Special Tips for Electronic Commentary
1. Identify your diskette. Your name, at the very least, should be on the label of the diskette; your address, and the word-processing format you use, are very helpful.
2. It's useful if each individual comment on the disk is tagged, with your name or heraldic title. These tags needn't be on the photocopies that are mailed to the College at large, or on the file copy sent to Laurel; they only need to be on the working copy. Cut-and-paste functions make tagging each comment relatively easy.
3. Laurel usually returns each diskette with a copy of the most recent LoAR. Therefore, make sure the files on the diskette are unimportant enough to be erased if necessary.
1. The job of a commenting herald can easily take as much time and energy as you care to give it. Budget yourself accordingly, so you won't burn out after six months. (The College doesn't want a trail of charred corpses on its conscience.....)
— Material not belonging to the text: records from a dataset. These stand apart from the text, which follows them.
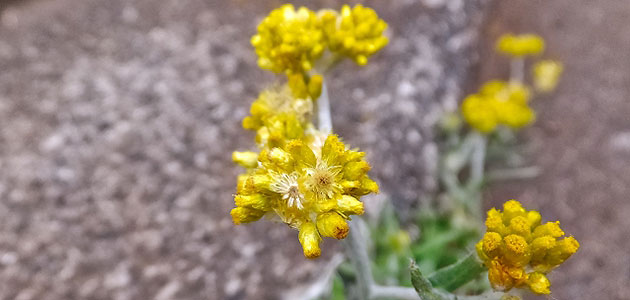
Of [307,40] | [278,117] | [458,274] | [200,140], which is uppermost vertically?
[200,140]

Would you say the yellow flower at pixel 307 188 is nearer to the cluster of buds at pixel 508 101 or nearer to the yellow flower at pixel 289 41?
the yellow flower at pixel 289 41

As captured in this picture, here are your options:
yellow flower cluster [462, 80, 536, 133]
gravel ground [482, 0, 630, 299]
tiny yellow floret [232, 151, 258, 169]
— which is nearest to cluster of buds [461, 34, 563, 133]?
yellow flower cluster [462, 80, 536, 133]

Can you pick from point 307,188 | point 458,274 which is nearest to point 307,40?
point 307,188

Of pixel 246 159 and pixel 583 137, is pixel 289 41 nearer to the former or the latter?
pixel 246 159

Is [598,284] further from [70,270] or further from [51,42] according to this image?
[51,42]

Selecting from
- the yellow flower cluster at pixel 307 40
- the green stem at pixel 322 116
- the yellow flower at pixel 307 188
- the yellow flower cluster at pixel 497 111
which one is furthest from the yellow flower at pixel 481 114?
the yellow flower at pixel 307 188

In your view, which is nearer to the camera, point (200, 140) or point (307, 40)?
point (307, 40)
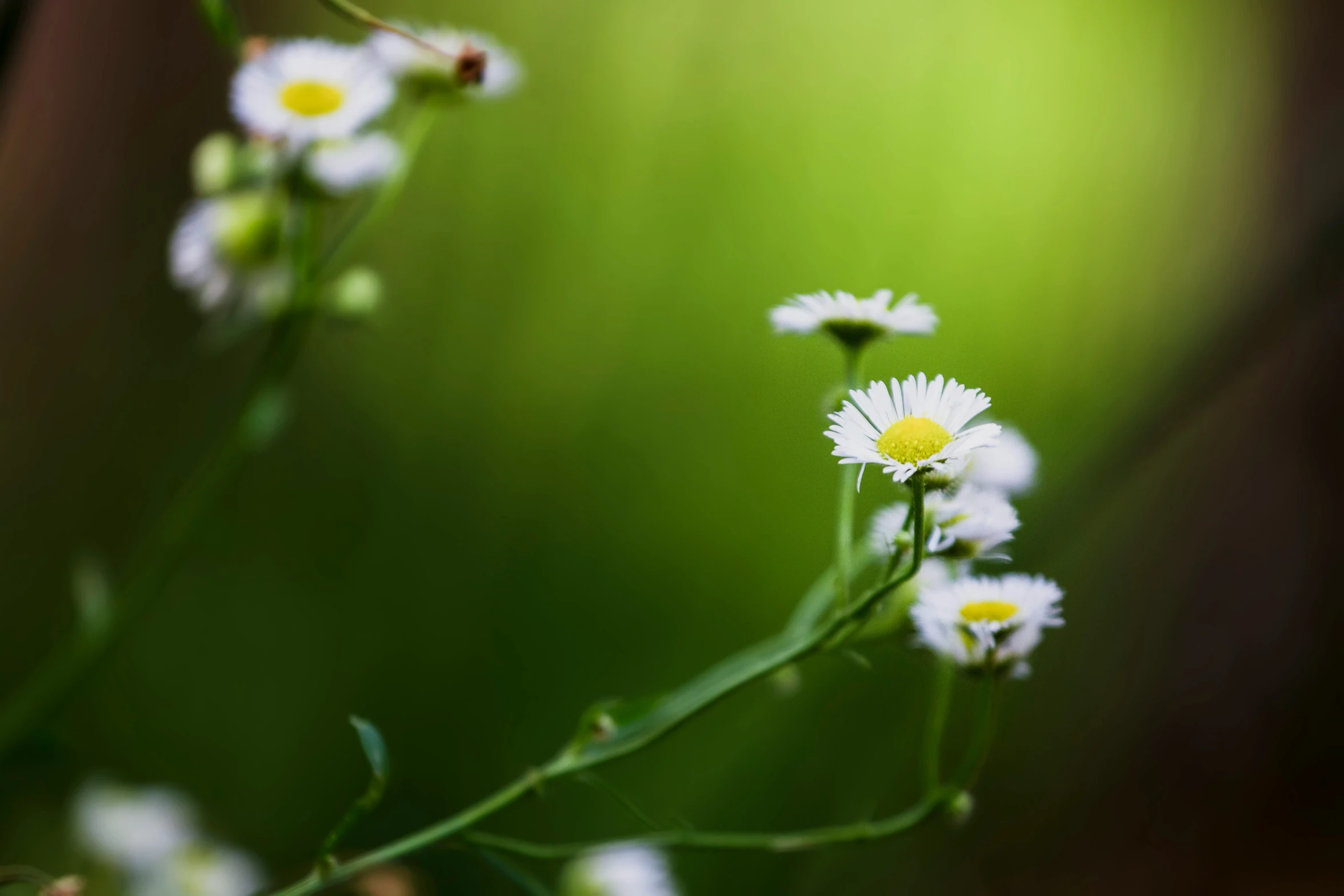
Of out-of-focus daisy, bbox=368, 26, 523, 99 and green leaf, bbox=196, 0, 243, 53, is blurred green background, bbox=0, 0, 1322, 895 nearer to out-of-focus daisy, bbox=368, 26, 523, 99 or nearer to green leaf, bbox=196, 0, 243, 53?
out-of-focus daisy, bbox=368, 26, 523, 99

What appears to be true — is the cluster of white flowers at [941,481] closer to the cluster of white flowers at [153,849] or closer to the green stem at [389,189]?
the green stem at [389,189]

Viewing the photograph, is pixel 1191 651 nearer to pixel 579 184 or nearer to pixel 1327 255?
pixel 1327 255

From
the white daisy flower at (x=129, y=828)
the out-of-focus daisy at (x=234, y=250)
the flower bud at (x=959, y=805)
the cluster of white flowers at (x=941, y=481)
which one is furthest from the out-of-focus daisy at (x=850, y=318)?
the white daisy flower at (x=129, y=828)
2. It's easy to fall into a habit of saying the same thing many times, in exactly the same words. ("Draw the [charge] bigger" -- said twenty times.) This is particularly easy with word-processors, with their cut-and-paste macros. It's a convenient tool, but it can distract your readers from the message you're trying to convey.
3. Asking a doubting question -- without trying to answer it -- doesn't accomplish very much. If you have an objection, state it as such, and back it up with evidence. If no evidence is immediately to hand, at least state your reasoning. Don't just cast doubts.
4. A bit of humor can make your letters much more readable. However, don't mistake the icing for the cake; the commenter's job is commentary, not entertainment.
5. Many commenters seem to have a "button", one special issue about which they feel strongly, and which keeps appearing in their commentary. (Some commenters have several buttons.) As long as an issue remains unresolved, it's appropriate to keep mentioning it. Once it's debated and resolved, though, it should be considered settled, pending new evidence; the College needs to move on to other issues.